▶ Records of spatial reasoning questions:
=-=-=-=-=
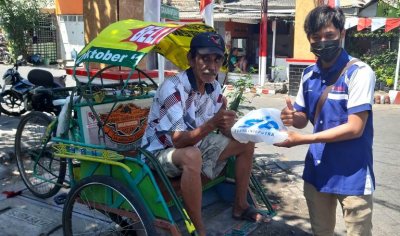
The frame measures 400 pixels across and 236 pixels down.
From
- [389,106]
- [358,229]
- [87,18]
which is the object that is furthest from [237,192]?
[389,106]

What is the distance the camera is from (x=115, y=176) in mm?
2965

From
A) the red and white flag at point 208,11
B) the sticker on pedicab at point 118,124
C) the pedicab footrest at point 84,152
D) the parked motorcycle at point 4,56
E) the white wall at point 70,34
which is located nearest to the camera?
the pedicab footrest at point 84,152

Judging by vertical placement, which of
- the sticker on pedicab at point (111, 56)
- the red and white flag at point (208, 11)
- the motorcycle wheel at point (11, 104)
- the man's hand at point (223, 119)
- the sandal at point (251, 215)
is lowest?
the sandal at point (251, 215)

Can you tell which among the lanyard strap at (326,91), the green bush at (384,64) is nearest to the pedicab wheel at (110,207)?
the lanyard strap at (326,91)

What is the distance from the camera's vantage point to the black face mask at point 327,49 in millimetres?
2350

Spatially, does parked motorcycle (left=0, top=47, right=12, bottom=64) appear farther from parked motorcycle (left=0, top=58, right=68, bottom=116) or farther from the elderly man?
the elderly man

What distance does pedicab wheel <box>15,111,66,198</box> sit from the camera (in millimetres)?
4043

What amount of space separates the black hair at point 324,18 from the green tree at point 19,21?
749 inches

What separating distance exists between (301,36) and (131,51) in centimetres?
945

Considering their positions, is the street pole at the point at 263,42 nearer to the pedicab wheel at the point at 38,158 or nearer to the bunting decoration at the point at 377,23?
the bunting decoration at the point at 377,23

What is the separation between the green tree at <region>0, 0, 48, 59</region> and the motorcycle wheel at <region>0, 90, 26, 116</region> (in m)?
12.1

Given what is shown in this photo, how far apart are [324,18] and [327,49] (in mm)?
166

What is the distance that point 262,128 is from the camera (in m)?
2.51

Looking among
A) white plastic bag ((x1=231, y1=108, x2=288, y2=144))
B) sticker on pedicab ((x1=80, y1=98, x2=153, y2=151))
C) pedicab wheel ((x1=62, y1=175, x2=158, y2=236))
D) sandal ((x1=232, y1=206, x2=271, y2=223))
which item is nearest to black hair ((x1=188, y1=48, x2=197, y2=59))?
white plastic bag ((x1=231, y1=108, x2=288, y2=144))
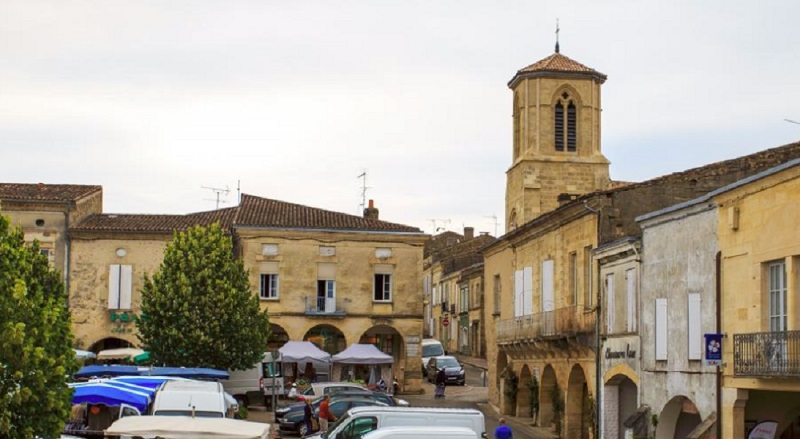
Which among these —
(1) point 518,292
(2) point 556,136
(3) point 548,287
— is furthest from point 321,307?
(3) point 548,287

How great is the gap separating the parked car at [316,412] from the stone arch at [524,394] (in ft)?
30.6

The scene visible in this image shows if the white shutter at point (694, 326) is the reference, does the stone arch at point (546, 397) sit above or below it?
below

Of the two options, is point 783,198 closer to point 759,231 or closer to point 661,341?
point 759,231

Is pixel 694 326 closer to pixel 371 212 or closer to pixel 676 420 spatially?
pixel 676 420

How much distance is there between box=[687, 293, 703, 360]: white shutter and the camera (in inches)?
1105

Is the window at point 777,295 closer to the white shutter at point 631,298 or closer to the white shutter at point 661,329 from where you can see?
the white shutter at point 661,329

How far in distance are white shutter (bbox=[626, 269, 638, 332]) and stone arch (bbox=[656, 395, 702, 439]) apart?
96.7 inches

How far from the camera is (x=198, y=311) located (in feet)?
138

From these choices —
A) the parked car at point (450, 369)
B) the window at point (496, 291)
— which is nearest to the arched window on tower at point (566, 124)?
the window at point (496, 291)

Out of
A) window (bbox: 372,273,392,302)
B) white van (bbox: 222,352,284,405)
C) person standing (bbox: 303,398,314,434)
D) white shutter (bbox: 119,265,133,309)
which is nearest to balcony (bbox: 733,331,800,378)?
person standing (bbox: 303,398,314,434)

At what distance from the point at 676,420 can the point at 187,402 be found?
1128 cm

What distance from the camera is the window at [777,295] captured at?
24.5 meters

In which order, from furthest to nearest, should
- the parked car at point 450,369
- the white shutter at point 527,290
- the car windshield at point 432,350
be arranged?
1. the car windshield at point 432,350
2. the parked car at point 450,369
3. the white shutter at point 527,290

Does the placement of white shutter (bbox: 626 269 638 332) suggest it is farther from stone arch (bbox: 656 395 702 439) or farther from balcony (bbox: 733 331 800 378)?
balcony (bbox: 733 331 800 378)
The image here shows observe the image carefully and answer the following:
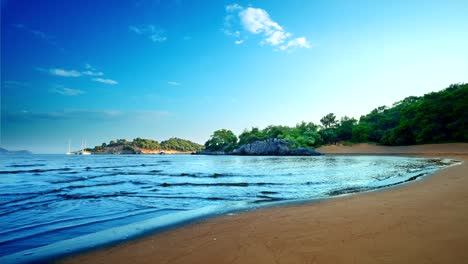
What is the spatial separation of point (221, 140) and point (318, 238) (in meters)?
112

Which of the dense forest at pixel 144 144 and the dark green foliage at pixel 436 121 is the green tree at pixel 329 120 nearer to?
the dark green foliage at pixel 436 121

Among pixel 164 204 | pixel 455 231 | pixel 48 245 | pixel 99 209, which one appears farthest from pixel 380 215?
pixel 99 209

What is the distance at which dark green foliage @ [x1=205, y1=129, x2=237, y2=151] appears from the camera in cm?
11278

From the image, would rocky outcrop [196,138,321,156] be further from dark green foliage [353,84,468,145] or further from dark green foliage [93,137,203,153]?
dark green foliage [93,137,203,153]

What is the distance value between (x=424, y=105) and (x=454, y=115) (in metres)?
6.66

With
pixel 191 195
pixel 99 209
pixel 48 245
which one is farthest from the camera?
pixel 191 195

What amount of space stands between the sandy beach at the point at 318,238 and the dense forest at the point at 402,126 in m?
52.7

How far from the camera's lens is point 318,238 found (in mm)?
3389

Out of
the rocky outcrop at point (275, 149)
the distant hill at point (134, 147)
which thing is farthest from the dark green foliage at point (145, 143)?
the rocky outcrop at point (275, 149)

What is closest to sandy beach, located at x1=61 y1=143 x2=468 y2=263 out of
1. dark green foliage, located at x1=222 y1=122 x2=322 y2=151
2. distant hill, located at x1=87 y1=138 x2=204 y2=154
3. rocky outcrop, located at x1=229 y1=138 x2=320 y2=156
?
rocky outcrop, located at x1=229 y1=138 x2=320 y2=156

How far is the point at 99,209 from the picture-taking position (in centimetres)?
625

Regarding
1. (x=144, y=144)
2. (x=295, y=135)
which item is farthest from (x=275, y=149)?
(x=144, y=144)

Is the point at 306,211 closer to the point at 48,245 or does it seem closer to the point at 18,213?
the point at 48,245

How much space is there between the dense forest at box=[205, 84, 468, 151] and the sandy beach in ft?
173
=-=-=-=-=
▶ Stated problem:
In the material above, rename "sandy beach" as "sandy shore" everywhere from the line with "What amount of space stands" through the end of the material, and write those lines out again with nothing else changed.

▶ Full answer:
What amount of space stands between the sandy shore at the point at 318,238 and the dense forest at the point at 402,126 in m?
52.7

How far from the camera's lens is point 318,238 found (in mm)?
3389

Out of
the rocky outcrop at point (275, 149)
the distant hill at point (134, 147)
which thing is farthest from the dark green foliage at point (145, 143)?
the rocky outcrop at point (275, 149)

What is closest to sandy shore, located at x1=61 y1=143 x2=468 y2=263 out of
1. dark green foliage, located at x1=222 y1=122 x2=322 y2=151
2. distant hill, located at x1=87 y1=138 x2=204 y2=154
3. rocky outcrop, located at x1=229 y1=138 x2=320 y2=156
?
rocky outcrop, located at x1=229 y1=138 x2=320 y2=156

How far is the point at 99,209 from the picture-taking position (in centimetres)?
625

Regarding
1. (x=144, y=144)
2. (x=295, y=135)
which item is farthest from (x=275, y=149)?
(x=144, y=144)

Is the point at 306,211 closer to the point at 48,245 or does it seem closer to the point at 18,213?
the point at 48,245

How much space is there between the dense forest at box=[205, 84, 468, 151] and the sandy shore in ft?
173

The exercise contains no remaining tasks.